Applied Logic Corporation
- Industry: Time-sharing computers
- Founded: 1962; 64 years ago in Princeton, New Jersey
- Defunct: 1975
- Fate: Bankruptcy
- Key people: Richard M. Colgate (president)

= Applied Logic Corporation =

American computer time-sharing company

Applied Logic Corporation (AL/COM) was a time-sharing company in the 1960s and 70s.

Headquartered in Princeton, New Jersey, AL/COM started in 1962 working on "mathematical techniques and their applications to problem-solving."

Seeing the need for in-house time sharing the company bought a Digital Equipment Corporation (DEC) PDP-6 and developed its time sharing service, which came on-line in 1966. In 1968 the company began development of "Mathematics Park" in Montgomery Township, New Jersey, "designed to provide tenants with a computer-serviced and mathematically-oriented environment," adjacent to the Princeton Airport.

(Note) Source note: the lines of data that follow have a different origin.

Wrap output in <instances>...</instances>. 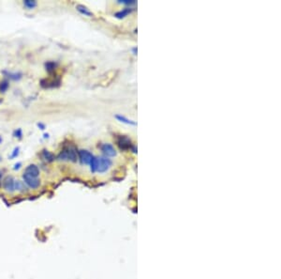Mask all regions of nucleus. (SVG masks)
Segmentation results:
<instances>
[{
    "mask_svg": "<svg viewBox=\"0 0 281 279\" xmlns=\"http://www.w3.org/2000/svg\"><path fill=\"white\" fill-rule=\"evenodd\" d=\"M89 166L92 173H104L111 168L112 161L107 157H94Z\"/></svg>",
    "mask_w": 281,
    "mask_h": 279,
    "instance_id": "f257e3e1",
    "label": "nucleus"
},
{
    "mask_svg": "<svg viewBox=\"0 0 281 279\" xmlns=\"http://www.w3.org/2000/svg\"><path fill=\"white\" fill-rule=\"evenodd\" d=\"M57 158L59 160H63V161L77 162V160H78V151H77V150L74 147L70 146V147L64 149L59 153V155L57 156Z\"/></svg>",
    "mask_w": 281,
    "mask_h": 279,
    "instance_id": "f03ea898",
    "label": "nucleus"
},
{
    "mask_svg": "<svg viewBox=\"0 0 281 279\" xmlns=\"http://www.w3.org/2000/svg\"><path fill=\"white\" fill-rule=\"evenodd\" d=\"M117 145L119 146V148H120L121 150H129V149H131V150H133V152H135V153L137 152V151H136V148H135V147L132 145L131 140H130L129 137L125 136H119V137L117 138Z\"/></svg>",
    "mask_w": 281,
    "mask_h": 279,
    "instance_id": "7ed1b4c3",
    "label": "nucleus"
},
{
    "mask_svg": "<svg viewBox=\"0 0 281 279\" xmlns=\"http://www.w3.org/2000/svg\"><path fill=\"white\" fill-rule=\"evenodd\" d=\"M23 179H24V182L25 183V185H27L29 188L31 189H37L41 186V180L38 178L32 177L30 175L25 174L23 175Z\"/></svg>",
    "mask_w": 281,
    "mask_h": 279,
    "instance_id": "20e7f679",
    "label": "nucleus"
},
{
    "mask_svg": "<svg viewBox=\"0 0 281 279\" xmlns=\"http://www.w3.org/2000/svg\"><path fill=\"white\" fill-rule=\"evenodd\" d=\"M93 158H94L93 154L88 150H81L78 151V159L81 161L82 163H83V165H90Z\"/></svg>",
    "mask_w": 281,
    "mask_h": 279,
    "instance_id": "39448f33",
    "label": "nucleus"
},
{
    "mask_svg": "<svg viewBox=\"0 0 281 279\" xmlns=\"http://www.w3.org/2000/svg\"><path fill=\"white\" fill-rule=\"evenodd\" d=\"M100 150L106 157H114L116 155V150L111 144H102L100 146Z\"/></svg>",
    "mask_w": 281,
    "mask_h": 279,
    "instance_id": "423d86ee",
    "label": "nucleus"
},
{
    "mask_svg": "<svg viewBox=\"0 0 281 279\" xmlns=\"http://www.w3.org/2000/svg\"><path fill=\"white\" fill-rule=\"evenodd\" d=\"M14 184H15V180L11 176L6 177L3 180V188L7 192H9V193H12V192L15 191Z\"/></svg>",
    "mask_w": 281,
    "mask_h": 279,
    "instance_id": "0eeeda50",
    "label": "nucleus"
},
{
    "mask_svg": "<svg viewBox=\"0 0 281 279\" xmlns=\"http://www.w3.org/2000/svg\"><path fill=\"white\" fill-rule=\"evenodd\" d=\"M25 174H27V175L32 176V177L38 178V176H40V169H38V167L36 165H29L25 168Z\"/></svg>",
    "mask_w": 281,
    "mask_h": 279,
    "instance_id": "6e6552de",
    "label": "nucleus"
},
{
    "mask_svg": "<svg viewBox=\"0 0 281 279\" xmlns=\"http://www.w3.org/2000/svg\"><path fill=\"white\" fill-rule=\"evenodd\" d=\"M133 12V8H123V9H121V11H119V12H117L115 14H114V16L116 17V18H118V19H123V18H125V17H127L129 14H130L131 12Z\"/></svg>",
    "mask_w": 281,
    "mask_h": 279,
    "instance_id": "1a4fd4ad",
    "label": "nucleus"
},
{
    "mask_svg": "<svg viewBox=\"0 0 281 279\" xmlns=\"http://www.w3.org/2000/svg\"><path fill=\"white\" fill-rule=\"evenodd\" d=\"M41 158L43 159V160H45L46 162H53V161H54V159H55V157H54V155L53 154L52 152H50L49 150H42V152H41Z\"/></svg>",
    "mask_w": 281,
    "mask_h": 279,
    "instance_id": "9d476101",
    "label": "nucleus"
},
{
    "mask_svg": "<svg viewBox=\"0 0 281 279\" xmlns=\"http://www.w3.org/2000/svg\"><path fill=\"white\" fill-rule=\"evenodd\" d=\"M76 8H77V11H78L80 13L83 14L84 16H88V17L93 16V12H90L89 9L87 8L86 7H84L83 5H78V6L76 7Z\"/></svg>",
    "mask_w": 281,
    "mask_h": 279,
    "instance_id": "9b49d317",
    "label": "nucleus"
},
{
    "mask_svg": "<svg viewBox=\"0 0 281 279\" xmlns=\"http://www.w3.org/2000/svg\"><path fill=\"white\" fill-rule=\"evenodd\" d=\"M115 119H118L120 122L126 123V124H128V125H133V126H135V125L137 124L134 120H131V119H128V118H126V117L122 116V115H116Z\"/></svg>",
    "mask_w": 281,
    "mask_h": 279,
    "instance_id": "f8f14e48",
    "label": "nucleus"
},
{
    "mask_svg": "<svg viewBox=\"0 0 281 279\" xmlns=\"http://www.w3.org/2000/svg\"><path fill=\"white\" fill-rule=\"evenodd\" d=\"M14 189H15V191H18V192H25L26 190L25 183L24 181H21V180H15Z\"/></svg>",
    "mask_w": 281,
    "mask_h": 279,
    "instance_id": "ddd939ff",
    "label": "nucleus"
},
{
    "mask_svg": "<svg viewBox=\"0 0 281 279\" xmlns=\"http://www.w3.org/2000/svg\"><path fill=\"white\" fill-rule=\"evenodd\" d=\"M24 5H25V7H26L27 8L31 9V8H34L37 6V2L34 1V0H25V1H24Z\"/></svg>",
    "mask_w": 281,
    "mask_h": 279,
    "instance_id": "4468645a",
    "label": "nucleus"
},
{
    "mask_svg": "<svg viewBox=\"0 0 281 279\" xmlns=\"http://www.w3.org/2000/svg\"><path fill=\"white\" fill-rule=\"evenodd\" d=\"M8 88V83L7 81L0 83V92H5Z\"/></svg>",
    "mask_w": 281,
    "mask_h": 279,
    "instance_id": "2eb2a0df",
    "label": "nucleus"
},
{
    "mask_svg": "<svg viewBox=\"0 0 281 279\" xmlns=\"http://www.w3.org/2000/svg\"><path fill=\"white\" fill-rule=\"evenodd\" d=\"M8 77L11 79H13V80H18L21 78L22 74L21 73H8Z\"/></svg>",
    "mask_w": 281,
    "mask_h": 279,
    "instance_id": "dca6fc26",
    "label": "nucleus"
},
{
    "mask_svg": "<svg viewBox=\"0 0 281 279\" xmlns=\"http://www.w3.org/2000/svg\"><path fill=\"white\" fill-rule=\"evenodd\" d=\"M118 3L125 4V5H128V6H131V5L136 4V1H133V0H122V1H118Z\"/></svg>",
    "mask_w": 281,
    "mask_h": 279,
    "instance_id": "f3484780",
    "label": "nucleus"
},
{
    "mask_svg": "<svg viewBox=\"0 0 281 279\" xmlns=\"http://www.w3.org/2000/svg\"><path fill=\"white\" fill-rule=\"evenodd\" d=\"M54 67H55V64L54 62H48L46 64V68H47V70L49 71V72L53 71L54 69Z\"/></svg>",
    "mask_w": 281,
    "mask_h": 279,
    "instance_id": "a211bd4d",
    "label": "nucleus"
},
{
    "mask_svg": "<svg viewBox=\"0 0 281 279\" xmlns=\"http://www.w3.org/2000/svg\"><path fill=\"white\" fill-rule=\"evenodd\" d=\"M22 136H23V133H22V130H21V129H17V130L14 132V136H15V137L21 138Z\"/></svg>",
    "mask_w": 281,
    "mask_h": 279,
    "instance_id": "6ab92c4d",
    "label": "nucleus"
},
{
    "mask_svg": "<svg viewBox=\"0 0 281 279\" xmlns=\"http://www.w3.org/2000/svg\"><path fill=\"white\" fill-rule=\"evenodd\" d=\"M19 150H20V149H19V148H15L11 157V158H15V157H17V156L19 155Z\"/></svg>",
    "mask_w": 281,
    "mask_h": 279,
    "instance_id": "aec40b11",
    "label": "nucleus"
},
{
    "mask_svg": "<svg viewBox=\"0 0 281 279\" xmlns=\"http://www.w3.org/2000/svg\"><path fill=\"white\" fill-rule=\"evenodd\" d=\"M20 166H21V163H16L15 166H14V170L19 169V168H20Z\"/></svg>",
    "mask_w": 281,
    "mask_h": 279,
    "instance_id": "412c9836",
    "label": "nucleus"
},
{
    "mask_svg": "<svg viewBox=\"0 0 281 279\" xmlns=\"http://www.w3.org/2000/svg\"><path fill=\"white\" fill-rule=\"evenodd\" d=\"M38 126L40 127V128H41V130H44V129H45V126H44L43 124H41V123H38Z\"/></svg>",
    "mask_w": 281,
    "mask_h": 279,
    "instance_id": "4be33fe9",
    "label": "nucleus"
},
{
    "mask_svg": "<svg viewBox=\"0 0 281 279\" xmlns=\"http://www.w3.org/2000/svg\"><path fill=\"white\" fill-rule=\"evenodd\" d=\"M1 179H2V172L0 171V180H1Z\"/></svg>",
    "mask_w": 281,
    "mask_h": 279,
    "instance_id": "5701e85b",
    "label": "nucleus"
},
{
    "mask_svg": "<svg viewBox=\"0 0 281 279\" xmlns=\"http://www.w3.org/2000/svg\"><path fill=\"white\" fill-rule=\"evenodd\" d=\"M1 142H2V138H1V137H0V143H1Z\"/></svg>",
    "mask_w": 281,
    "mask_h": 279,
    "instance_id": "b1692460",
    "label": "nucleus"
},
{
    "mask_svg": "<svg viewBox=\"0 0 281 279\" xmlns=\"http://www.w3.org/2000/svg\"><path fill=\"white\" fill-rule=\"evenodd\" d=\"M0 103H1V100H0Z\"/></svg>",
    "mask_w": 281,
    "mask_h": 279,
    "instance_id": "393cba45",
    "label": "nucleus"
}]
</instances>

Also in 1968 the company registered AL/COM as a trademark for its service.

The system involved both custom software and custom hardware, and the service was marketed nationally by a network of associates.
Under the AL-COM Distributor Plan, local computer service firms such as service bureaus, programming, and software firms will be designated as the local AL-COM distributor. The AL-COM distributor will purchase AL-COM computing power at a discount from the Applied Logic Corp., and then in turn sell it at a mark-up.

In the late 1960s, the company developed a system called SAM (Semi-Automated Mathematics) for proving mathematical theories without human intervention. A theorem proved by the system, "SAM's lemma", was "widely hailed as the first contribution of automated reasoning systems to mathematics." The SAM series was one of the first interactive theorem provers and had an influence on subsequent theorem provers.

In 1965 Applied logic acquired a DEC PDP-6 computer system, which became operation in January 1966. By 1969 the company had four DEC PDP-10 dual systems with plans for a fifth, and had expanded nationwide with offices in San Jose, San Diego, and San Francisco. The company also planned to market its time sharing systems in addition to providing services. The company reported sales of $1,200,995, with an operational loss of $63,456.

By 1972 AL/COM had local dial-up facilities in ten cities: Boston, Massachusetts, Buffalo, New York, Chicago, Illinois, Indianapolis, Indiana, Montclair, New Jersey, New York, New York, Philadelphia, Pennsylvania, Princeton, New Jersey, Washington, DC, and Wilmington, Delaware. The computer center was located in Mathematics Park in Princeton.

By late 1969 AL/COM had definite plans for CIT Leasing to leaseback $2.73 million USD of their equipment at Mathematics Park and was considering an additional $7.5 million more. By 1970 the company was in financial difficulty and negotiated an agreement to defer $1,300,000 of debt. Applied Logic filed for Chapter XI bankruptcy in 1975.